No load balancer or additional ports are involved.

Step 6: Enable automatic backups

Elasticsearch does not offer the traditional sense of backup. Instead, it uses snapshots which have more capability and robust way to create a consistent backup copy. It is the most recommended method for creating consistent point-in-time backups for an entire cluster or specific indices, and its native to Elasticsearch.

For high-availability cluster, it is very important to always have a reliable backup and a copy of your data in case disaster or catastrophe occurs. In that regard, ClusterControl makes it easy to schedule them automatically.

Go to ClusterControl GUI → choose the cluster → Backups.
Click Create Backup → Schedule a Backup. The Create a backup schedule wizard will open and proceed to configure your backup as below:
(1) Configuration(2) Advanced settings(3) Schedule(4) Preview
Schedule name: Daily ES-HA cluster snapshot

Cluster: (defaults to your Elasticsearch standalone cluster)

Repository: (defaults to the repository you created during deployment)

Backup method: elasticsearch-snapshot (default) [disabled text field]
Retention: On (default)

Retention [textfield]: 4 (Set to your desired number of days to retain backup)
Set backup schedule: Simple

Every: day at 02:00

Timezone: select your local timezone
Verify all settings. You can go back to adjust if needed.
Click Create to schedule it.

ClusterControl will now automatically perform your backups. You may also restore your backups from the elasticsearch snapshots in the future if necessary for disaster recovery.

Step 7: Configure alerts

To keep track of any issues or incidents in your cluster, it's important to set up alerting. ClusterControl supports sending alarms and alerts to email, web hooks and third-party notification services like Slack or Telegram. In this example, we are going to use email.

Firstly, configure the mail server. Go to ClusterControl GUI → Settings → You don't have a mail server configured. Configure now → SMTP Server. Fill up all necessary information about the SMTP server. You can also opt for Sendmail, however a mail transfer agent (sendmail, postfix or exim) must be installed on the ClusterControl server.

Once configured, we can configure the alert and recipients as below:

ClusterControl GUI → choose the cluster → Settings → Email Notifications.
Select a User group (your group) from the User group dropdown.
Select your email address to from the Users in the selected group dropdown.
Click Enable.
Set the Digest delivery time when you want a digested (summarized events) to be sent to you every day.
Set all Critical events to "Deliver" (default), all Warning events to "Digest" and you may ignore the Info events.

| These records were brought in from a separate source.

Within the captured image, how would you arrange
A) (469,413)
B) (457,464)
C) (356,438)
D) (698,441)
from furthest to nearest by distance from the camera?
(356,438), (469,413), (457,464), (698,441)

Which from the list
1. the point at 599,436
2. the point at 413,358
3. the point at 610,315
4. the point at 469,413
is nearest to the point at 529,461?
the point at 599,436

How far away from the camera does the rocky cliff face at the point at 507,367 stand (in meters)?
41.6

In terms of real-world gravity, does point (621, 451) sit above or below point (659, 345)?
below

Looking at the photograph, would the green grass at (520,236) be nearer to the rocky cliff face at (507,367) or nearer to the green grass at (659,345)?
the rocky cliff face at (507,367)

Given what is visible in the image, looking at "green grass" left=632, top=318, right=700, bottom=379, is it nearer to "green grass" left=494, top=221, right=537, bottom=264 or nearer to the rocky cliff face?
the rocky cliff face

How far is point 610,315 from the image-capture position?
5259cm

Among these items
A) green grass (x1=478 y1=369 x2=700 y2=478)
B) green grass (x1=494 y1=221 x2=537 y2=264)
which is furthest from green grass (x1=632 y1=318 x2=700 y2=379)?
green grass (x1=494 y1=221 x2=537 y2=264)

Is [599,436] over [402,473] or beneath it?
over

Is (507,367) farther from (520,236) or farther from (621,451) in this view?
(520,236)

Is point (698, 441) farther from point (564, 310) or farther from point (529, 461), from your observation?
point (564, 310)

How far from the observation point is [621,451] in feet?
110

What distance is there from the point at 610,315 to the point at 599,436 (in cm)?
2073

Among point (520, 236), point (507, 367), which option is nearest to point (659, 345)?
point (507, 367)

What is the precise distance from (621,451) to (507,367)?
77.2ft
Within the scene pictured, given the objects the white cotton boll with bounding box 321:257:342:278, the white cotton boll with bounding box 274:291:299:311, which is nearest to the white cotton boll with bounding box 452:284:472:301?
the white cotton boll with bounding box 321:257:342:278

This ensures timely notifications when something goes wrong.

Tip

You can also configure alarms to be sent to third-party notification systems (Slack, Telegram), incident management systems (PagerDuty, ServiceNow, OpsGenie) or web hooks. See Integration → Notification Services.

Step 8: Manage your node

ClusterControl provides monitoring for your cluster and system overview which displays workloads based on metrics. Once your Elasticsearch cluster is done deployed, agents using Prometheus exporters are deployed to gather metrics and provide more granular monitoring of your cluster and system workload for your standalone cluster in Elastitcsearch.

Apart from the monitoring, you can manage your node with the most available options for this cluster:

Database node management: Perform start/stop/restart node, reboot host. These features are available at ClusterControl GUI → choose the cluster → Nodes → Actions.
Configuration management: Perform database configuration changes globally. This feature is available at ClusterControl GUI → choose the cluster → Manage 🡒 Configuration.
Backup management: Create, schedule, restore, store snapshot in an off-cluster storage location such as AWS S3 or any S3 Compatiable storage, while allowing you to set retention period for your backup snapshots. These features are available at ClusterControl GUI → choose the cluster → Backups → Actions and ClusterControl GUI → choose the cluster → Backups → More.
Maintenance management: Activate, deactivate, remark and schedule maintenance mode for all nodes. This feature is available at ClusterControl GUI → choose the cluster → Nodes → Actions → Schedule maintenance.
SSH console: Access your nodes directly from ClusterControl GUI via web SSH console. This feature is available at ClusterControl GUI → choose the cluster → Nodes → Actions → SSH Console.

Step 9: Scale your cluster

One of the key benefits of using ClusterControl is the ease of scaling your cluster. Scaling your cluster in ClusterControl can be done by either scaling out or scaling in (or done horizontal scaling). When you remove nodes, this means you want to scale in, and this can be done in ClusterControl by just going to ClusterControl GUI → choose the cluster → Nodes → Actions → Remove node . While in this section, we are going to focus on adding a node, which means in this case, we are going to scale out.

When scaling out in Elasticsearch using ClusterControl, you are required to choose and define which role you should have this node carries. The following roles available to choose from are the following:

master-data
master
data
coordinator

Adding a node to your cluster increases the high-availability of your cluster and also allows more sharding or replication for your data. Giving a large number of nodes in the cluster incurs also penalties such as processing time or overhead that could be the source of bottlenecks in the future. So in this case, plan ahead and make sure that the scaling of cluster is properly setup.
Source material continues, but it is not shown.